(Spatial reasoning question data)
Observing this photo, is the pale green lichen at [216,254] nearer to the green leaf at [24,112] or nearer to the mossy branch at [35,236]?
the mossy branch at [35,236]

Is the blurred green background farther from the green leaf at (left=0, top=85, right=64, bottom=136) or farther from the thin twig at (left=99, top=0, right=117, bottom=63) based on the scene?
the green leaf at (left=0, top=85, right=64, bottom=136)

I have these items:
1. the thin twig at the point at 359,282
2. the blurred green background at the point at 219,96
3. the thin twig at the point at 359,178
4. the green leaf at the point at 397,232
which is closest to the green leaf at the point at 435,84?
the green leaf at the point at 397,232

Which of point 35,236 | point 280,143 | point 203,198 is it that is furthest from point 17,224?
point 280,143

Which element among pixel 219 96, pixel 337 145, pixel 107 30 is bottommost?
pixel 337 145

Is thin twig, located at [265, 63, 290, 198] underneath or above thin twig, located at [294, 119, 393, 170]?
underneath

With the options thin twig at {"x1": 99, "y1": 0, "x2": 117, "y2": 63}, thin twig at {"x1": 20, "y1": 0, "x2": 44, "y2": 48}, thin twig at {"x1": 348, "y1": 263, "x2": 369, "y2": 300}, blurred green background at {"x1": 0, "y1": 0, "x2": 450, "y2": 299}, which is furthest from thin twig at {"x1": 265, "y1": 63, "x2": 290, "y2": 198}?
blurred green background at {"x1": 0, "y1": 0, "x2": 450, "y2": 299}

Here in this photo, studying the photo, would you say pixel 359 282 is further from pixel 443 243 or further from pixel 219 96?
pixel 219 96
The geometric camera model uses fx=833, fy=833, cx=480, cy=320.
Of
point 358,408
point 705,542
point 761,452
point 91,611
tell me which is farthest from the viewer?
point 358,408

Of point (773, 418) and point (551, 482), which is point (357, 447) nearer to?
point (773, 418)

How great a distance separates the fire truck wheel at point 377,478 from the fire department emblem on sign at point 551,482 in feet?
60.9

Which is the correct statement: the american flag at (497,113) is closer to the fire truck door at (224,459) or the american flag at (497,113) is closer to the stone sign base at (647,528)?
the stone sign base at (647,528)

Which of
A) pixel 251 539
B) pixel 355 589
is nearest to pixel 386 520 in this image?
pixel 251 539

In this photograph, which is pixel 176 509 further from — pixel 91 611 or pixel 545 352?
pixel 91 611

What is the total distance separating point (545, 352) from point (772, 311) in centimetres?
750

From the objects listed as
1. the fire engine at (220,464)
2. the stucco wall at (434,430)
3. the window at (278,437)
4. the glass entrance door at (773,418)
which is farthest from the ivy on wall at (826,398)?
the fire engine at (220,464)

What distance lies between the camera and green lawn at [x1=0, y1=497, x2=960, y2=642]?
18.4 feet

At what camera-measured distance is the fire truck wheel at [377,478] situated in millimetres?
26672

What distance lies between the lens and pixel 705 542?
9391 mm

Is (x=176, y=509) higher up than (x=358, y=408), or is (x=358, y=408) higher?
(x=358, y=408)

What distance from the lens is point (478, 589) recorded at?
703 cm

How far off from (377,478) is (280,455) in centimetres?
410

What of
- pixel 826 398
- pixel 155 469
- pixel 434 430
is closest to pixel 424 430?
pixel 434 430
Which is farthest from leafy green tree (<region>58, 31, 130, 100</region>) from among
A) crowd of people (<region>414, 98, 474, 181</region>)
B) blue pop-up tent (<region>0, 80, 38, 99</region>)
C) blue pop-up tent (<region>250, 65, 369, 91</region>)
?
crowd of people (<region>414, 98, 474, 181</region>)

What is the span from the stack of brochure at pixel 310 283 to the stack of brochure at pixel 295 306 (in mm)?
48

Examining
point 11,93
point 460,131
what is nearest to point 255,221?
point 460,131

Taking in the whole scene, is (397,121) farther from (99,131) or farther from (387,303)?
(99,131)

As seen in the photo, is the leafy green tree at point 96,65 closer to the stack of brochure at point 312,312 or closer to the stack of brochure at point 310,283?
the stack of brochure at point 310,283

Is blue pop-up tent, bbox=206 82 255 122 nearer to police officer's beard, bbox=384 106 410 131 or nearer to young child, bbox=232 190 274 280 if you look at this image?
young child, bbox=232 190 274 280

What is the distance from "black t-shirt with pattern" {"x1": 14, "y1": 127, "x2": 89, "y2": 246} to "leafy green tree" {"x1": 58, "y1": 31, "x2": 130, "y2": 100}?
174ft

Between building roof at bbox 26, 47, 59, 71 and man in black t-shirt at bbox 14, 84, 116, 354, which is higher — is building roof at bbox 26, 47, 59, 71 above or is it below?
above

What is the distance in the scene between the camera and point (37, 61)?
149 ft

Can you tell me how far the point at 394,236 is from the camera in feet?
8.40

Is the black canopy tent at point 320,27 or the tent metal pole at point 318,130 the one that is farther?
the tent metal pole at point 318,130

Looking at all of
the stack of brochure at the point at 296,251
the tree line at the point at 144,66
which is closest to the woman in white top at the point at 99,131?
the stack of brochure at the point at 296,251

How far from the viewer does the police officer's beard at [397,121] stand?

- What the task asks
Output every record above exactly as it appears.

- Solved exercise
Observing this photo, is the pale green lichen at [216,254] nearer to the green leaf at [24,112] or nearer to the mossy branch at [35,236]?
the mossy branch at [35,236]

Is the blurred green background farther from the green leaf at (left=0, top=85, right=64, bottom=136) or farther from the thin twig at (left=99, top=0, right=117, bottom=63) based on the scene?
the green leaf at (left=0, top=85, right=64, bottom=136)

I have these items:
1. the thin twig at the point at 359,282
2. the blurred green background at the point at 219,96
3. the thin twig at the point at 359,178
4. the green leaf at the point at 397,232
which is closest to the green leaf at the point at 435,84?
the green leaf at the point at 397,232

Which of point 35,236 | point 280,143 | point 203,198 is it that is furthest from point 17,224?
point 280,143

Which element among pixel 219 96, pixel 337 145, pixel 107 30 is bottommost?
pixel 337 145

Is thin twig, located at [265, 63, 290, 198] underneath or above thin twig, located at [294, 119, 393, 170]?
underneath

With the options thin twig at {"x1": 99, "y1": 0, "x2": 117, "y2": 63}, thin twig at {"x1": 20, "y1": 0, "x2": 44, "y2": 48}, thin twig at {"x1": 348, "y1": 263, "x2": 369, "y2": 300}, blurred green background at {"x1": 0, "y1": 0, "x2": 450, "y2": 299}, which is furthest from thin twig at {"x1": 265, "y1": 63, "x2": 290, "y2": 198}?
blurred green background at {"x1": 0, "y1": 0, "x2": 450, "y2": 299}

Here in this photo, studying the photo, would you say pixel 359 282 is further from pixel 443 243 or further from pixel 219 96?
pixel 219 96
The geometric camera model uses fx=833, fy=833, cx=480, cy=320.
Of
point 358,408
point 705,542
point 761,452
point 91,611
tell me which is farthest from the viewer?
point 358,408

Of point (773, 418) and point (551, 482), which is point (357, 447) nearer to?
point (773, 418)

How great a distance separates the fire truck wheel at point 377,478 from the fire department emblem on sign at point 551,482 in feet?
60.9

Which is the correct statement: the american flag at (497,113) is closer to the fire truck door at (224,459) or the american flag at (497,113) is closer to the stone sign base at (647,528)?
the stone sign base at (647,528)

Which of
A) pixel 251 539
B) pixel 355 589
is nearest to pixel 386 520 in this image?
pixel 251 539

In this photograph, which is pixel 176 509 further from — pixel 91 611 or pixel 545 352?
pixel 91 611

What is the total distance separating point (545, 352) from point (772, 311) in centimetres?
750

From the objects listed as
1. the fire engine at (220,464)
2. the stucco wall at (434,430)
3. the window at (278,437)
4. the glass entrance door at (773,418)
which is farthest from the ivy on wall at (826,398)?
the fire engine at (220,464)

What distance lies between the camera and green lawn at [x1=0, y1=497, x2=960, y2=642]?
18.4 feet

At what camera-measured distance is the fire truck wheel at [377,478] situated in millimetres?
26672

What distance lies between the lens and pixel 705 542?
9391 mm

Is (x=176, y=509) higher up than (x=358, y=408), or is (x=358, y=408) higher?
(x=358, y=408)

What distance from the lens is point (478, 589) recorded at?
703 cm

How far off from (377,478) is (280,455) in centimetres?
410

What of
- pixel 826 398
- pixel 155 469
- pixel 434 430
is closest to pixel 424 430?
pixel 434 430
Which is farthest from leafy green tree (<region>58, 31, 130, 100</region>) from among
A) crowd of people (<region>414, 98, 474, 181</region>)
B) blue pop-up tent (<region>0, 80, 38, 99</region>)
C) blue pop-up tent (<region>250, 65, 369, 91</region>)
?
crowd of people (<region>414, 98, 474, 181</region>)

What is the span from the stack of brochure at pixel 310 283 to the stack of brochure at pixel 295 306 (in mm)?
48

Examining
point 11,93
point 460,131
what is nearest to point 255,221?
point 460,131

Taking in the whole scene, is (397,121) farther from (99,131) or farther from (387,303)?
(99,131)

As seen in the photo, is the leafy green tree at point 96,65 closer to the stack of brochure at point 312,312 or closer to the stack of brochure at point 310,283?
the stack of brochure at point 310,283

Is blue pop-up tent, bbox=206 82 255 122 nearer to police officer's beard, bbox=384 106 410 131 or nearer to young child, bbox=232 190 274 280 if you look at this image?
young child, bbox=232 190 274 280

What is the distance from "black t-shirt with pattern" {"x1": 14, "y1": 127, "x2": 89, "y2": 246} to "leafy green tree" {"x1": 58, "y1": 31, "x2": 130, "y2": 100}?
174ft

Between building roof at bbox 26, 47, 59, 71 and man in black t-shirt at bbox 14, 84, 116, 354, which is higher — is building roof at bbox 26, 47, 59, 71 above or is it below?
above

What is the distance in the scene between the camera and point (37, 61)?
149 ft

Can you tell me how far the point at 394,236 is from the camera in feet?
8.40

Is the black canopy tent at point 320,27 or the tent metal pole at point 318,130 the one that is farther?
the tent metal pole at point 318,130

Looking at all of
the stack of brochure at the point at 296,251
the tree line at the point at 144,66
which is closest to the woman in white top at the point at 99,131?
the stack of brochure at the point at 296,251

How far from the viewer does the police officer's beard at [397,121] stand?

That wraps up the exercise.